Things old, new, and timeless

When my teenage son Alyosha was small, I took great pleasure in buying clothes for him, not least because in my Maine hometown we have a wonderful thrift store that made it easy. It is overflowing with racks and piles of cheap, practical, and sometimes funky clothing.

This inauspicious, nonprofit enterprise is located in an old, clapboard, ramshackle building on a side street. Whenever I ascend its narrow wooden staircase, the squeak of the warped treads sounds in synchrony with the beat of my heart as my anticipation grows. I fairly quiver with expectation, for I know that, more often than not, there be treasure ahead.

One of the benefits of being a family of modest means in a town with a fair share of affluence is that our thrift store is the recipient of mind-boggling largess: clothing that is not only classy but frequently almost new. I still recall outfitting my then-seven-year-old from head to toe - creating a new boy, as it were - for six or seven dollars and change.

As my son grew, he gradually decided that it was thoroughly uncool to shop in a thrift store. This became a source of great contention between us. One day, when he was 11, we were excavating our way through a dense rack of children's duds when a still-crisp Levi's jacket billowed forth.

"This is beautiful!" I exclaimed as I swept the thing from its hanger. "And just your size!"

My son crossed his arms. "I hate denim," he declared.

My heart sank. This was a $50 jacket selling for - gulp - $2.95.

"Alyosha," I said as I bundled the thing up. "Whether you wear it or not, I'm buying this because it's a shame not to."

He never wore the jacket, and to this day it sits in my 15-year-old's closet as a token of what might have been.

Thus began a downward slide that I was powerless to stem. It really hit home the day my son diverted me to the nearest designer clothing store, pointing out a pair of sweat pants that was his heart's desire of the moment.

I stared forlornly at the garment, agonizing over an outlay of $30 when I knew the exact same thing - sans Gap label - could be had in the musty confines of our thrift store for a buck fifty.

My son got the sweats - as a Christmas gift - but I sensed that an era of thrift-shop togetherness was swiftly coming to an end.

By way of compensation, the more my son yearned for designer clothing the more I frequented the thrift shop. One day I bought a collared shirt, a windbreaker, and a pair of cords there.

When Alyosha arrived home from school I was arrayed in my newly acquired second-hand finery.

"Look!" I announced as I struck a pose worthy of Calvin Klein. "Shirt, pants, and jacket - all for five bucks!"

He looked me over. "Dad," he said, "my friends were talking today, and they think you're cool."

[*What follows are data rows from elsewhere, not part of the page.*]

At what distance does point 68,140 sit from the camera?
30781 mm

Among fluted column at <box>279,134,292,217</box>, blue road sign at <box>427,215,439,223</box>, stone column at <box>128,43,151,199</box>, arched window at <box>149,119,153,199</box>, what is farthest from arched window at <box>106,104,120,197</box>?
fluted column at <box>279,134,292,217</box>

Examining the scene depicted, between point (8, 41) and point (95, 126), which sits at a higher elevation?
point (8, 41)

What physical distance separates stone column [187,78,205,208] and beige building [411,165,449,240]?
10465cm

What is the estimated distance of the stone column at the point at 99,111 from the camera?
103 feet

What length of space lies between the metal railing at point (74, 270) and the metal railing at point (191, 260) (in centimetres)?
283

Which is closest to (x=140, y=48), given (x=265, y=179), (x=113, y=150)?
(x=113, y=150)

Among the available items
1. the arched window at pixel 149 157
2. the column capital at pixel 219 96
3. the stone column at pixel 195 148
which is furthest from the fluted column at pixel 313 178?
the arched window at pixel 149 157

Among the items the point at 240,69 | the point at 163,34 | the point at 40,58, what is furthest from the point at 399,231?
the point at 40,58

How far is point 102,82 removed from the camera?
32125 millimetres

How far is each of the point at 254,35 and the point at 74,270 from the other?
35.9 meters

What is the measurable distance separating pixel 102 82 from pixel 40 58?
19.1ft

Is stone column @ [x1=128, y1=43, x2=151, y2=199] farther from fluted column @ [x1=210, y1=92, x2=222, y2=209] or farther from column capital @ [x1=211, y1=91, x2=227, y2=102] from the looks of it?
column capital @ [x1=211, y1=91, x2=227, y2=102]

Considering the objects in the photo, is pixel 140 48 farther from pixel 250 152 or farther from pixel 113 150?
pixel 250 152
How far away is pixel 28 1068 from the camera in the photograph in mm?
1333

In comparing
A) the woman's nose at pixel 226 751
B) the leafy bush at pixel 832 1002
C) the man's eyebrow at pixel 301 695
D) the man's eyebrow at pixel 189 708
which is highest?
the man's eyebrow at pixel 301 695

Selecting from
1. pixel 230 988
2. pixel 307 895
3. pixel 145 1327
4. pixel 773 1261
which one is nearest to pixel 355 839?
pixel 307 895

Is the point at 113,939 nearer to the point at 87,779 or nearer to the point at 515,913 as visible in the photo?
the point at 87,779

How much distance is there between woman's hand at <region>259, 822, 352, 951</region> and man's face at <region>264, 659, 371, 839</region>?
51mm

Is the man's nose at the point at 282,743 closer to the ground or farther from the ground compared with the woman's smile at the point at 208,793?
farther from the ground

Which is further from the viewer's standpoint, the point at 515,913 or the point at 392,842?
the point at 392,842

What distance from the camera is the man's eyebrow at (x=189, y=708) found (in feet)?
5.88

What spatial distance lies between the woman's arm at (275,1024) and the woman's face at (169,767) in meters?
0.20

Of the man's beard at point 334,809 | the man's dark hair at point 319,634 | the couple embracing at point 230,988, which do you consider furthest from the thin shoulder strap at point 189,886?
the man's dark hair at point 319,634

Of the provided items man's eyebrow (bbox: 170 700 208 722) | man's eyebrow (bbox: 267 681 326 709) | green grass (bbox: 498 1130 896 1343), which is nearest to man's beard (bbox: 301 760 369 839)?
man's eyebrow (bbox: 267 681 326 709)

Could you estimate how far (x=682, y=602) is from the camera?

"Oh, Alyosha," I melted, touched by his willingness to convey what must have been a difficult message. Then came his coda: "But that's because they don't know."

There ensued a period of two or three years when my son wouldn't go to the thrift shop with me.

Nevertheless, I'd go there on Saturday mornings to elbow among the other hoi polloi looking for a bargain. As for my son's clothing, I largely relied on relatives and special occasions to grace his more sophisticated sartorial tastes.

But it also began to dawn upon me that my enthusiasm for the thrift shop had a down side, in that it was making a sort of thrift-shop chauvinist pig out of me: I was unwilling to consider that others - namely, my son - might be responding to their own perceptions of what looked good and where it should come from.

I caught this insight just about the time Alyosha was beginning high school - where fitting in and looking good are of paramount importance. And so, one day, I did the thing I thought I'd never do.

"Alyosha," I offered out of the blue, "let's go to the mall and see if there' s anything you need in the way of clothing."

My son's eyes flew open. "You' re kidding," he said.

I looked at his wrinkled Gap shirt, at his American Eagle jeans barely clinging to his hips, the cuffs shredded underfoot.

Swallowing hard, I confirmed the offer.

We bought a sweatshirt and sneakers that day, and the pain of buying new clothing was not as acute as I had anticipated. But there was also a payback, one that I couldn't have foreseen. On the way home Alyosha asked if we could go to the thrift store.

"My boy!" I exclaimed while managing to keep both hands on the steering wheel.

"I mean," he said, "there's no reason we can' t go there sometimes."

This, then, was his way of saying thanks, and showing me that a small investment of understanding can often yield a healthy return of compromise.